Scottish poet Kenneth Steven imagines a medieval artist, working on an illuminated manuscript. “Some days,” the artist tells us, “there is nothing in the pen / except my own emptiness.” He waits, and waits, and then
Just sometimes something breaks inside
like the brittle lid of a casket
and pours out light onto the waiting page.*
What a fitting image for Advent! Sometimes, the waiting of this season can feel like nothing but emptiness. We write the cards and shop for gifts, yet, somehow, everything feels hollow, an echoing emptiness.
Advent is not a season of instant gratification. It is a season of anticipation. Waiting in anticipation is a far different thing than just killing time. Waiting in anticipation is focused, focused outward. We may not know exactly what we are waiting for, but still we are alert, aware, paying attention, waiting for any glimpse of that light pouring out.
“Waiting beckons us to other-centeredness,” I read last week.
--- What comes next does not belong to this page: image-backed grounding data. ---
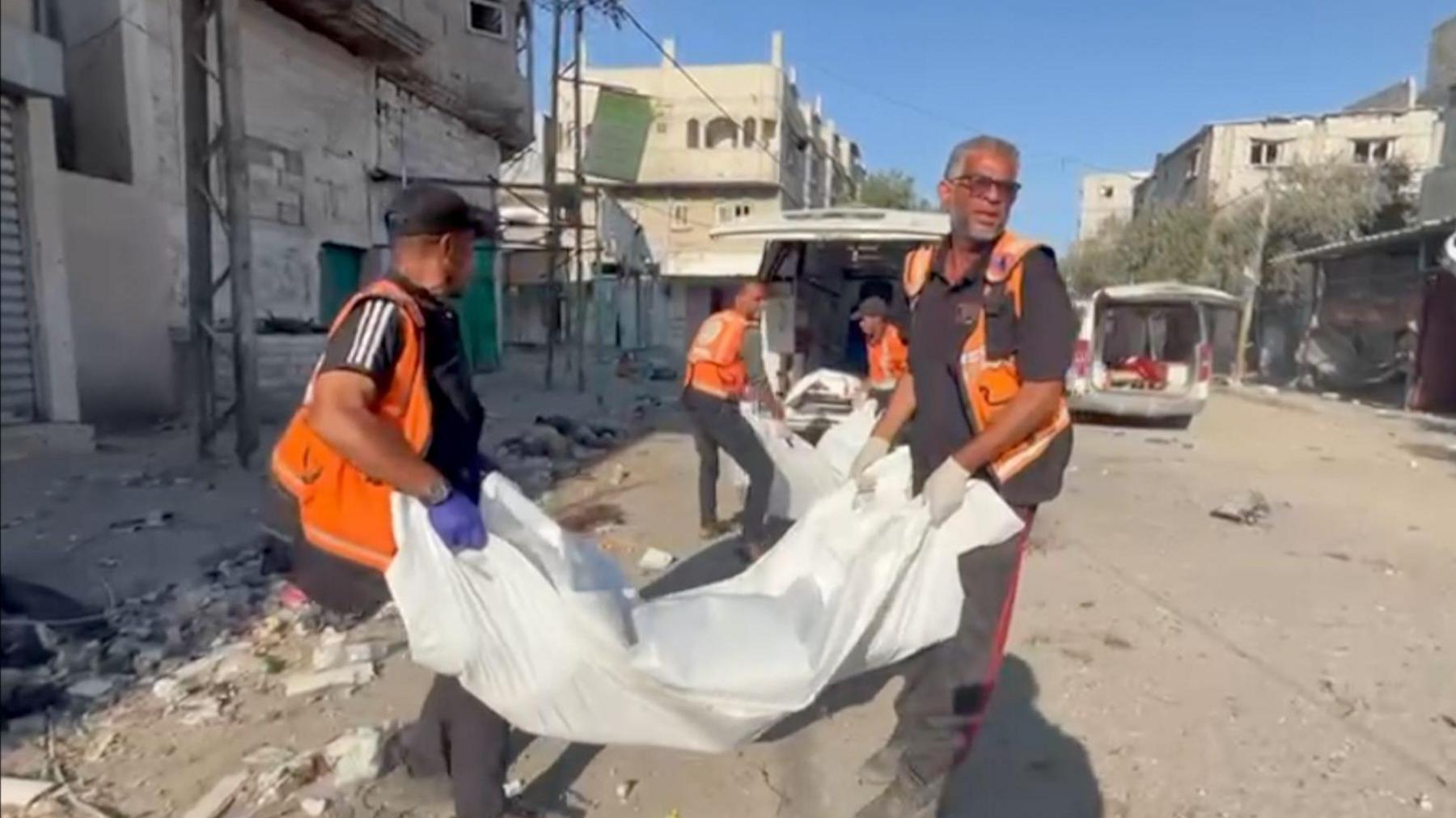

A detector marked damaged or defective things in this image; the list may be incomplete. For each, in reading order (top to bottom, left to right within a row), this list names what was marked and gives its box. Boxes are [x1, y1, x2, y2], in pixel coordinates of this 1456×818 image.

damaged building facade [32, 0, 530, 419]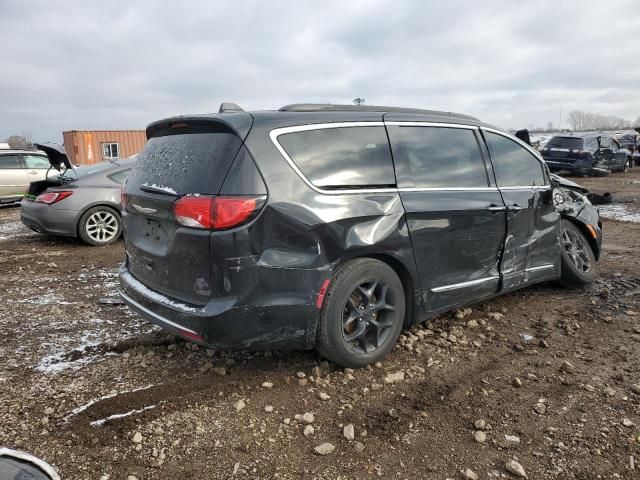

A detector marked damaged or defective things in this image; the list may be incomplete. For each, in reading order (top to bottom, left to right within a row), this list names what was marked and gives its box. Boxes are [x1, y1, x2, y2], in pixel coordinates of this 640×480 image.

another wrecked car [20, 142, 135, 246]
wrecked vehicle [20, 143, 135, 246]
damaged black minivan [119, 104, 600, 368]
another wrecked car [120, 104, 604, 368]
wrecked vehicle [121, 103, 604, 368]
wrecked vehicle [544, 133, 632, 176]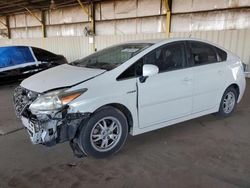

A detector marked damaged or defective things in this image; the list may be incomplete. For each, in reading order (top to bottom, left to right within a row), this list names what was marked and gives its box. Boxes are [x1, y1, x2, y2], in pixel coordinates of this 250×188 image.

damaged front end [13, 86, 89, 157]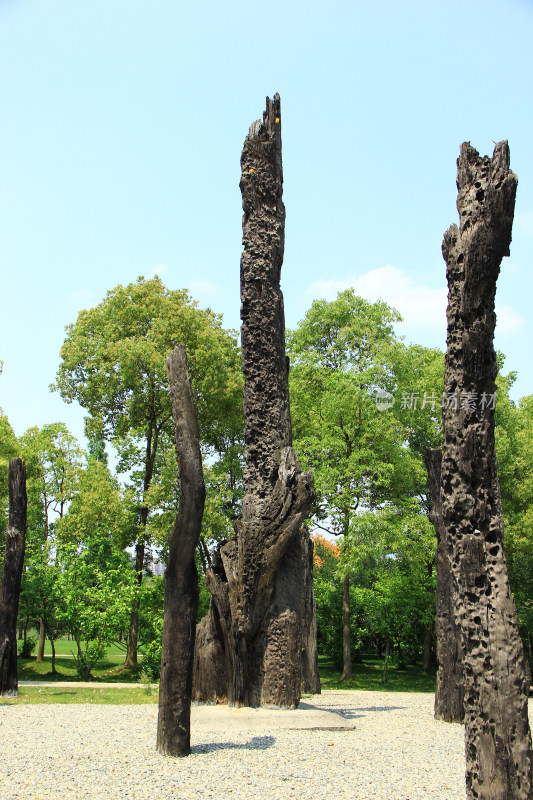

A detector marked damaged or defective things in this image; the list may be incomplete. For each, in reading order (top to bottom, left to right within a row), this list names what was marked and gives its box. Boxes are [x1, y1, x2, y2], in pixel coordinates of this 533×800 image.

charred wood pillar [0, 460, 27, 696]
charred wood pillar [156, 344, 206, 756]
charred wood pillar [424, 446, 462, 720]
charred wood pillar [438, 141, 528, 796]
We look beyond ourselves. We anticipate that somewhere, in some surprising way, the gifts of Advent will appear. Hope. Peace. Joy. Love.
Sometimes, just sometimes, the light will shine. We cannot predict where or when. It may be at a Christmas concert. It may be at a soup kitchen. It may be just a brief respite from life’s struggles. Rev. Molly Smothers calls our attention to the fourth verse of “It Came Upon the Midnight Clear,” which addresses, “… you beneath life’s crushing load / whose forms are bending low,” inviting them (or is it us?) to simply “rest beside the weary road, / and hear the angels sing.” It may be enough, Smothers reminds us, “to simply rest where we are … and listen.”**
Sometimes, just sometimes, the light breaks through, but only if we are watching. Sometimes, just sometimes, we hear the angels sing, but only if we are alert, only if we are listening.
Amen. May it be so. Amen.
-- Bill
*Kenneth Steven, “Illuminated Manuscript,” in Iona: New and Selected Poems (Paraclete Press, 2021), p. 33
**Molly Smothers, “Clarity in Verse Four,” in Abide with Us: An Advent Devotional, ed. Paul Koch (Chalice Press, 2023), p. 18.